** What you have to do **
From the first line of the records up to and including the line with "4499 millimetres", lay out each line as a string in a JSON list, leaving out blank lines.
*** Information shown
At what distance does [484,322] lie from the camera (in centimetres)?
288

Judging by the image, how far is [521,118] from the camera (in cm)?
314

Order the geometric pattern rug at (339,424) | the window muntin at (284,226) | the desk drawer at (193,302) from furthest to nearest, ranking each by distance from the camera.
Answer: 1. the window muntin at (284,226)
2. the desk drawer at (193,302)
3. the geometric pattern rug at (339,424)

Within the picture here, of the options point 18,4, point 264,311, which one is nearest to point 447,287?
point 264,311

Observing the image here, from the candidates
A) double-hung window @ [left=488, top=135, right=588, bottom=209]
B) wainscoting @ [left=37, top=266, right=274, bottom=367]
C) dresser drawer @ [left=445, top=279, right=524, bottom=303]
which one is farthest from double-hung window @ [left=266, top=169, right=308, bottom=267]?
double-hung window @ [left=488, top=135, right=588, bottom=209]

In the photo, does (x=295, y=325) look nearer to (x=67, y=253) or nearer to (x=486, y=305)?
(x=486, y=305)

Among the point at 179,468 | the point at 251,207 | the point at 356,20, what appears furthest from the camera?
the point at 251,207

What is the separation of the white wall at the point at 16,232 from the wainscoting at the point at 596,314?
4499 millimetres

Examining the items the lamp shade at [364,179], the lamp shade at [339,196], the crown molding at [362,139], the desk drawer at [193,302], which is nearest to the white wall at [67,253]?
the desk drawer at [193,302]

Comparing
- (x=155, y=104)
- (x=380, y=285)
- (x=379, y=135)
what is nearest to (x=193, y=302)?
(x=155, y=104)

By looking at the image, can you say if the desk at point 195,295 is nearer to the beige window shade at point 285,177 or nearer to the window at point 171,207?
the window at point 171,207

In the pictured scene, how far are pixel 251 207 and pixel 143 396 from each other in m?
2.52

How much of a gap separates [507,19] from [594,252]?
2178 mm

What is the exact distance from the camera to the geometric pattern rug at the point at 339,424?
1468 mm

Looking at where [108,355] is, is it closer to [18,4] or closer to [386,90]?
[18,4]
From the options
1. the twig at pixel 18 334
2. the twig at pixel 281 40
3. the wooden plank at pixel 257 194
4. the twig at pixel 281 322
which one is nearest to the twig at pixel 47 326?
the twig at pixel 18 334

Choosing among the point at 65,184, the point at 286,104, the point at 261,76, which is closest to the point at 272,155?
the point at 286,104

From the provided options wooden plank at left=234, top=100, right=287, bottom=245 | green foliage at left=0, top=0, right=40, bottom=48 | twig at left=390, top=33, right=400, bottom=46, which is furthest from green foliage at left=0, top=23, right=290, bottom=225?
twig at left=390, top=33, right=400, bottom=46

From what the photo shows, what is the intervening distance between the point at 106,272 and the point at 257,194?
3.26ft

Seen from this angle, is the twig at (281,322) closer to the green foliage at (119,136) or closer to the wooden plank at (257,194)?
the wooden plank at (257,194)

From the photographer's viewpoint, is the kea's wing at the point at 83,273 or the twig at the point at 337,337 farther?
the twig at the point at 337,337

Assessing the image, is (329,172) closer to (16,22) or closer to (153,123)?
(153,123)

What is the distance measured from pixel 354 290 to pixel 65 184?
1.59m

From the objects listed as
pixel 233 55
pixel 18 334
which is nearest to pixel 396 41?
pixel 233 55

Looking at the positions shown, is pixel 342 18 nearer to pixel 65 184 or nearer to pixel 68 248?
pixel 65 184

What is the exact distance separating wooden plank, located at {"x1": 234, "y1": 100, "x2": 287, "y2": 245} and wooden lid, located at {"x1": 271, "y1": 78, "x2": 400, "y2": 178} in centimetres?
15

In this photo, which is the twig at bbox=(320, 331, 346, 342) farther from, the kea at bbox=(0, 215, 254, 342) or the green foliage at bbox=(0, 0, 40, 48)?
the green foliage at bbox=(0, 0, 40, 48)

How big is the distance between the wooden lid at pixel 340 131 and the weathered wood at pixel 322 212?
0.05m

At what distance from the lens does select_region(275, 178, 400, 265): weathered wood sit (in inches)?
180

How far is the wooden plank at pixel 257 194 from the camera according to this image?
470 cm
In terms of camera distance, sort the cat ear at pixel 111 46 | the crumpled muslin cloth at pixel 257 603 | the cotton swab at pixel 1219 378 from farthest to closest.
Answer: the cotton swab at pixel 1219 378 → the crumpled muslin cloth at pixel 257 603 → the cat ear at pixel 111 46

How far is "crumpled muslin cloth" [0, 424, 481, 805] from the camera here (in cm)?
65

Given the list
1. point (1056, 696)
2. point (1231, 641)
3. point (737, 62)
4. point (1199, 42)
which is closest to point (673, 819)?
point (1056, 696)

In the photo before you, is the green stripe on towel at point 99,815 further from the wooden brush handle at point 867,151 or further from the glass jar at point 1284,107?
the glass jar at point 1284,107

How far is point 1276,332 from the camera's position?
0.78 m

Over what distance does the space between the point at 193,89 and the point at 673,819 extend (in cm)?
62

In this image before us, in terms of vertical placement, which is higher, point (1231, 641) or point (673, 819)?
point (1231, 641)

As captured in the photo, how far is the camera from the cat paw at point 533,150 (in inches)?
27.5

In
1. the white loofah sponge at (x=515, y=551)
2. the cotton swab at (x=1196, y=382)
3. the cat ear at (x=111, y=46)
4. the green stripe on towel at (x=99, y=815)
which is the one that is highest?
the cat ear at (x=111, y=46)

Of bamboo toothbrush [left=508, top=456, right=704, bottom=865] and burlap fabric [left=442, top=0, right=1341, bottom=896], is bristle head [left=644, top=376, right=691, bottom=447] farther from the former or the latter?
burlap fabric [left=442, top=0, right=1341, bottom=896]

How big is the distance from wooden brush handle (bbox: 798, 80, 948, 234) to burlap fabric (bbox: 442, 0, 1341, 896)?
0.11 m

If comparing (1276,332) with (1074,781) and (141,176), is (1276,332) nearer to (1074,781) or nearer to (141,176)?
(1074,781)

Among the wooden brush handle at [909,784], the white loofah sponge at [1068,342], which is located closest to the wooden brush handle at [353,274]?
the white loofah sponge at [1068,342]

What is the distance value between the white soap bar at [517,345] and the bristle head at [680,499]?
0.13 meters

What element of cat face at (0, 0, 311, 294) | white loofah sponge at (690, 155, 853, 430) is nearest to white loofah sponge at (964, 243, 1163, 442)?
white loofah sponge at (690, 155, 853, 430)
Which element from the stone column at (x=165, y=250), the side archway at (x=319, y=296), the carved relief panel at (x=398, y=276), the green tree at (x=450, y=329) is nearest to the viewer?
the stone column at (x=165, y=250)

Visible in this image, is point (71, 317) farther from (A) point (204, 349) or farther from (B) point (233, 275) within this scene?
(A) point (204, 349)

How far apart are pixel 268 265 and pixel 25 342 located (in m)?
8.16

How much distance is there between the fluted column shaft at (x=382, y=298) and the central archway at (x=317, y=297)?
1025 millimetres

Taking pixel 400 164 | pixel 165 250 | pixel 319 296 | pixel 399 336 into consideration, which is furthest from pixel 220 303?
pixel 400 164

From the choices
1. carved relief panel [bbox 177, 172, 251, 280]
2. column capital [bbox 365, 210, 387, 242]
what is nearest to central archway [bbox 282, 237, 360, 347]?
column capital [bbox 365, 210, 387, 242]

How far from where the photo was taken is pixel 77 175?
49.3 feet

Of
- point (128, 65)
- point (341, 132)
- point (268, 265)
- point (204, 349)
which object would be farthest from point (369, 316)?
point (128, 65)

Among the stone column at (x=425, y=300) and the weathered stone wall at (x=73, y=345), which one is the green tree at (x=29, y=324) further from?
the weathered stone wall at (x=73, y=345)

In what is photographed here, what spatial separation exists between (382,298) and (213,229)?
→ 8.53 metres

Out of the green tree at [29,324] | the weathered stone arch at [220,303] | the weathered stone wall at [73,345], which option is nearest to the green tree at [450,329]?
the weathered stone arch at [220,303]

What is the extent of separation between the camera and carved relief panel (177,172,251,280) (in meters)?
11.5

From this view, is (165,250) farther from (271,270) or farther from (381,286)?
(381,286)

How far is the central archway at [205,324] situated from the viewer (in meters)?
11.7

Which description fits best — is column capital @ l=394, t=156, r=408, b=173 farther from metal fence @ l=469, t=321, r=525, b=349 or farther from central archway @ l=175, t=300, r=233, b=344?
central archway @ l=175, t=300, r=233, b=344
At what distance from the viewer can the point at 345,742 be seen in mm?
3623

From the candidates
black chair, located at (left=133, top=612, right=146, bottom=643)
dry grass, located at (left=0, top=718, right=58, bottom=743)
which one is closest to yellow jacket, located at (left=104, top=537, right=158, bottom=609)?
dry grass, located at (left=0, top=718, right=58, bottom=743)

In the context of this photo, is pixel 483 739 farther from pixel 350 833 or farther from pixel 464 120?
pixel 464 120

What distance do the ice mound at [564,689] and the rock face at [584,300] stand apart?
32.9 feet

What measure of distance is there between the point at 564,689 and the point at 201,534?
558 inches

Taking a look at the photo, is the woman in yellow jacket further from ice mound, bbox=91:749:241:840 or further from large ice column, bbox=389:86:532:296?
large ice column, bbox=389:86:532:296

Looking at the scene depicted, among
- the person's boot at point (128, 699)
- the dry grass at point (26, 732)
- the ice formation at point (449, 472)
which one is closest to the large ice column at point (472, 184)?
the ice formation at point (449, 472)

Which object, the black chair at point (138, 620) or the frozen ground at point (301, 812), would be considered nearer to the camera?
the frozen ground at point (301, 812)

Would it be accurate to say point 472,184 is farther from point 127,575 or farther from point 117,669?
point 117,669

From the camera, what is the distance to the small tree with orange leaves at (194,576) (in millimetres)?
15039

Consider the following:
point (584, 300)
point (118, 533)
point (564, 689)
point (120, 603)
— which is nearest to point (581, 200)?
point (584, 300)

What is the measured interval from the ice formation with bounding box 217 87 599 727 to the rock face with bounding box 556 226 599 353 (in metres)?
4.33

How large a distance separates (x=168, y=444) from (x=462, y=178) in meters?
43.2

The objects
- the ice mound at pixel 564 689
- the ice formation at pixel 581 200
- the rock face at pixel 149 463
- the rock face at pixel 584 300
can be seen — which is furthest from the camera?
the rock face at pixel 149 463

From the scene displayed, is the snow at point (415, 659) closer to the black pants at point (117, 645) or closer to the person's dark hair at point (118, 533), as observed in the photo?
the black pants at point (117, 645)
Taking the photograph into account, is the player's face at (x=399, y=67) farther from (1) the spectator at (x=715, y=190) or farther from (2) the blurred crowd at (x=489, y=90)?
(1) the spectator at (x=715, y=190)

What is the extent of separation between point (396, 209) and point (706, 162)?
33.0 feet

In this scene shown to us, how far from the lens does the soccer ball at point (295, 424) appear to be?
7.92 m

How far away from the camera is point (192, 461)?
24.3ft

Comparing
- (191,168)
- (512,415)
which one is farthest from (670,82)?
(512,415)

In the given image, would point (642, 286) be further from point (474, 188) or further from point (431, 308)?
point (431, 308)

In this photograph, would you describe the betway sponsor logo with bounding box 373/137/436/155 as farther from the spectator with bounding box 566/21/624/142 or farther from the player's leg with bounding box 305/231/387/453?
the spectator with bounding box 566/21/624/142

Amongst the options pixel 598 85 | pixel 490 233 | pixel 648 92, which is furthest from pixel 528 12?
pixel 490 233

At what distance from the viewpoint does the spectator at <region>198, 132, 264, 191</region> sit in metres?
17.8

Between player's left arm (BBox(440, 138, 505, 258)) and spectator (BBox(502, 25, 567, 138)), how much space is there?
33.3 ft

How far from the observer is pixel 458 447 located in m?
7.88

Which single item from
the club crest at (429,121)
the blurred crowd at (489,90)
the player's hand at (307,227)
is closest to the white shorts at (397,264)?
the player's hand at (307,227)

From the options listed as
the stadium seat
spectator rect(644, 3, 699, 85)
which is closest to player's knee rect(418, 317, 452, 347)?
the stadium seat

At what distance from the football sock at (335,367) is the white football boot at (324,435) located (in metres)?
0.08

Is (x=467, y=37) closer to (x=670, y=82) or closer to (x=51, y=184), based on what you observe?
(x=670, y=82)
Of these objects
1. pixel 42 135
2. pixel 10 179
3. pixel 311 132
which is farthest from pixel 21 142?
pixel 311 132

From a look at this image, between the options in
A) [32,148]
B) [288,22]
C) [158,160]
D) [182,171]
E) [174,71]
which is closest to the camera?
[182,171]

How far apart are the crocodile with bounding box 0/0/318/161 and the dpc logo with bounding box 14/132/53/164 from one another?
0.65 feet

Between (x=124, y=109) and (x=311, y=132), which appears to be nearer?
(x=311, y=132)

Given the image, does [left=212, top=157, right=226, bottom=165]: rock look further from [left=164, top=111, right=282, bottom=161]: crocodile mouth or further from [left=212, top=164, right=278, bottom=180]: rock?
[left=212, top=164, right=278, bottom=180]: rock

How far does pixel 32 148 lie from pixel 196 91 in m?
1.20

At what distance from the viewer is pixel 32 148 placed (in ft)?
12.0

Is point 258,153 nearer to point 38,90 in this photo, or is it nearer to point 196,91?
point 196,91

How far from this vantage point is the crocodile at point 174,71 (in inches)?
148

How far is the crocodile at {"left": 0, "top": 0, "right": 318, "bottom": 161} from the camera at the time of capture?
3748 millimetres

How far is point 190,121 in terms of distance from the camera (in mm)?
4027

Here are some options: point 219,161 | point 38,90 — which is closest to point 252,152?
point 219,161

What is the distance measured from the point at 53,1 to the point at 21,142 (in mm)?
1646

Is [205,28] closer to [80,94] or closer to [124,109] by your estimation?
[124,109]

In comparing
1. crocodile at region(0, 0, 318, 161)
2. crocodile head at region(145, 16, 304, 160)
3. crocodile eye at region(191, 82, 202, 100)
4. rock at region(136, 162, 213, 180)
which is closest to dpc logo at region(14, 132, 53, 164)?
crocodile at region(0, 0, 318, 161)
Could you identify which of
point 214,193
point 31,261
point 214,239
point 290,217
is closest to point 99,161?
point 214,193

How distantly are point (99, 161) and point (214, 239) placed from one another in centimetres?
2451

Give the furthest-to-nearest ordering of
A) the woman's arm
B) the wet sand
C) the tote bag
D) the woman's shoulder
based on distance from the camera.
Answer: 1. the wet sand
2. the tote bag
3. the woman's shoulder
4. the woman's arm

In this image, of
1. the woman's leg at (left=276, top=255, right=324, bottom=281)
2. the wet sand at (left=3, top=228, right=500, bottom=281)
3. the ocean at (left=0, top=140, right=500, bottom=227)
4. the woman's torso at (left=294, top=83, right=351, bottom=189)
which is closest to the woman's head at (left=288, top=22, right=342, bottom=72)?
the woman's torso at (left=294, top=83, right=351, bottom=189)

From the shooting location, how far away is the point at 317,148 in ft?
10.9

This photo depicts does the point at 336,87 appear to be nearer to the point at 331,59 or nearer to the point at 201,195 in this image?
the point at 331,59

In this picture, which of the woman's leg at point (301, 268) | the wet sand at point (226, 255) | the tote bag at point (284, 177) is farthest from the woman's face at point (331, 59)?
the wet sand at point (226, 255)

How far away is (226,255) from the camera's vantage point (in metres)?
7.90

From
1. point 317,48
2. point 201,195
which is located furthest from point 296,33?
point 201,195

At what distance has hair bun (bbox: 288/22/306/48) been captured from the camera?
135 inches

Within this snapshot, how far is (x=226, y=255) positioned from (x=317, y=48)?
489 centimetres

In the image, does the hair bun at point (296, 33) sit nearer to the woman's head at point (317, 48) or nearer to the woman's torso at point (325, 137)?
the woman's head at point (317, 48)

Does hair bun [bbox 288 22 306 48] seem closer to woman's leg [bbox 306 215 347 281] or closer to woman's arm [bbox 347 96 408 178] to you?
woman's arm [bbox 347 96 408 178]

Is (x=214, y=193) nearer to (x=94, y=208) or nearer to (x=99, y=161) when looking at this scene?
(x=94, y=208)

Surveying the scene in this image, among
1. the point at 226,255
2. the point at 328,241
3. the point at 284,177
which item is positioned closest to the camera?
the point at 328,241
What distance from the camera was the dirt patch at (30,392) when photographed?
******
** Output for this task **
[
  "At what distance does [484,322] lie from the camera (in centimetres)?",
  "288",
  "Judging by the image, how far is [521,118] from the camera (in cm)?",
  "314",
  "Order the geometric pattern rug at (339,424) | the window muntin at (284,226) | the desk drawer at (193,302) from furthest to nearest, ranking each by distance from the camera.",
  "Answer: 1. the window muntin at (284,226)",
  "2. the desk drawer at (193,302)",
  "3. the geometric pattern rug at (339,424)",
  "Within the picture here, of the options point 18,4, point 264,311, which one is nearest to point 447,287?",
  "point 264,311",
  "Observing the image here, from the candidates",
  "A) double-hung window @ [left=488, top=135, right=588, bottom=209]",
  "B) wainscoting @ [left=37, top=266, right=274, bottom=367]",
  "C) dresser drawer @ [left=445, top=279, right=524, bottom=303]",
  "which one is farthest from double-hung window @ [left=266, top=169, right=308, bottom=267]?",
  "double-hung window @ [left=488, top=135, right=588, bottom=209]",
  "In the photo, does (x=295, y=325) look nearer to (x=67, y=253) or nearer to (x=486, y=305)?",
  "(x=486, y=305)",
  "Among the point at 179,468 | the point at 251,207 | the point at 356,20, what appears furthest from the camera?",
  "the point at 251,207",
  "What is the separation of the white wall at the point at 16,232 from the wainscoting at the point at 596,314?",
  "4499 millimetres"
]